Goal -> Return the whole listing, keeping every character the same.

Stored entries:

━━━━━━━━━━━━━━━━━━━━

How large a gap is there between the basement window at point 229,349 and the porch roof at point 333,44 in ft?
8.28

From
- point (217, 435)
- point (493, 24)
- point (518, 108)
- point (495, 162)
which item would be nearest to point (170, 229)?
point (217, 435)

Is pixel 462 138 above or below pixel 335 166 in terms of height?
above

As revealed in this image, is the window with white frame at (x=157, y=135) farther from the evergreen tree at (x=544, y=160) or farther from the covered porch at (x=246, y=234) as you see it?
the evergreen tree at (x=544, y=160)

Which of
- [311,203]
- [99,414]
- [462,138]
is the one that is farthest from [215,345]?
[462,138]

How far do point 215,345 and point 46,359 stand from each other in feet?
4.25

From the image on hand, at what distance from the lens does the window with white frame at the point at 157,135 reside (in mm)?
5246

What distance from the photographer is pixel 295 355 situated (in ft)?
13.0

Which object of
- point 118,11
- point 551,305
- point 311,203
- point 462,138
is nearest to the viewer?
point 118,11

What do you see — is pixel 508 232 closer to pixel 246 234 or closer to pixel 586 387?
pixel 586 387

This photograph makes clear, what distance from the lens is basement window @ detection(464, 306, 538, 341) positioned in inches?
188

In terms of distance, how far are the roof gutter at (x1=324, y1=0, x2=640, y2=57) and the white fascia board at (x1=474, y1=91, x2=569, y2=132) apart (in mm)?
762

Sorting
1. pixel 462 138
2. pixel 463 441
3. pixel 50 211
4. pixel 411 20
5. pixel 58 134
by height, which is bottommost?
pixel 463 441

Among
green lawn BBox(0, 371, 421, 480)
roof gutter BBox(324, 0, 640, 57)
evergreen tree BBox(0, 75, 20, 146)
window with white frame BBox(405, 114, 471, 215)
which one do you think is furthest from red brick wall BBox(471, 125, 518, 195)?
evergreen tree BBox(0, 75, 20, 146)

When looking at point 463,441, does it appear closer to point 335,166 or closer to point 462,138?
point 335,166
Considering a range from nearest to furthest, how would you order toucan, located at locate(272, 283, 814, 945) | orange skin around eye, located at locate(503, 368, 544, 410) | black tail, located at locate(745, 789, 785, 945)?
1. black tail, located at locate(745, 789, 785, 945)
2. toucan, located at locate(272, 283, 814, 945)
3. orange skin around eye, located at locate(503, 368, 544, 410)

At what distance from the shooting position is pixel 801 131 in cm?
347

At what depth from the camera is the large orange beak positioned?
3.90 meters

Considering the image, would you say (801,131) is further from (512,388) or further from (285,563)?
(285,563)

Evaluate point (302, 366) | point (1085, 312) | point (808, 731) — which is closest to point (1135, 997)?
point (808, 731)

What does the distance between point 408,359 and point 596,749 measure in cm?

━━━━━━━━━━━━━━━━━━━━

Written solution ->
How large a gap is there between the basement window at point 229,349 and the porch roof at point 333,44 in ft?
8.28

From
- point (217, 435)
- point (493, 24)
- point (518, 108)
- point (495, 162)
which item would be nearest to point (170, 229)?
point (217, 435)

Is pixel 462 138 above or below pixel 335 166 in terms of height?
above

As revealed in this image, is the window with white frame at (x=157, y=135) farther from the evergreen tree at (x=544, y=160) or farther from the covered porch at (x=246, y=234) as you see it?
the evergreen tree at (x=544, y=160)

Which of
- [311,203]
- [99,414]
- [462,138]
is the one that is farthest from [215,345]?
[462,138]

How far do point 215,345 and point 46,359 stand from each other in feet?
4.25

From the image on hand, at what distance from the lens does the window with white frame at the point at 157,135 reside (in mm)?
5246

What distance from the photographer is pixel 295 355 situated (in ft)?
13.0

Which object of
- point 118,11
- point 551,305
- point 311,203
- point 462,138
is nearest to the viewer?
point 118,11

What do you see — is pixel 508 232 closer to pixel 246 234 or closer to pixel 586 387?
pixel 586 387

This photograph makes clear, what distance from the lens is basement window @ detection(464, 306, 538, 341) positioned in inches?
188

In terms of distance, how far are the roof gutter at (x1=324, y1=0, x2=640, y2=57) and the white fascia board at (x1=474, y1=91, x2=569, y2=132) apart (in mm)?
762

Sorting
1. pixel 462 138
2. pixel 463 441
3. pixel 50 211
4. pixel 411 20
5. pixel 58 134
by height, which is bottommost?
pixel 463 441

Among
green lawn BBox(0, 371, 421, 480)
roof gutter BBox(324, 0, 640, 57)
evergreen tree BBox(0, 75, 20, 146)
window with white frame BBox(405, 114, 471, 215)
which one do you think is furthest from red brick wall BBox(471, 125, 518, 195)?
evergreen tree BBox(0, 75, 20, 146)

When looking at point 463,441, does it appear closer to point 335,166 or closer to point 462,138?
point 335,166
Considering a range from nearest to furthest, how would you order toucan, located at locate(272, 283, 814, 945) | orange skin around eye, located at locate(503, 368, 544, 410) | black tail, located at locate(745, 789, 785, 945)?
1. black tail, located at locate(745, 789, 785, 945)
2. toucan, located at locate(272, 283, 814, 945)
3. orange skin around eye, located at locate(503, 368, 544, 410)

At what distance from the shooting position is pixel 801 131 in cm?
347

At what depth from the camera is the large orange beak positioned?
3.90 meters

Considering the image, would you say (801,131) is further from (512,388) or further from (285,563)?
(285,563)

Evaluate point (302, 366) | point (1085, 312) | point (808, 731) — which is closest to point (1135, 997)?
point (808, 731)

What does the distance between point 408,359 and point 596,749 measure in cm?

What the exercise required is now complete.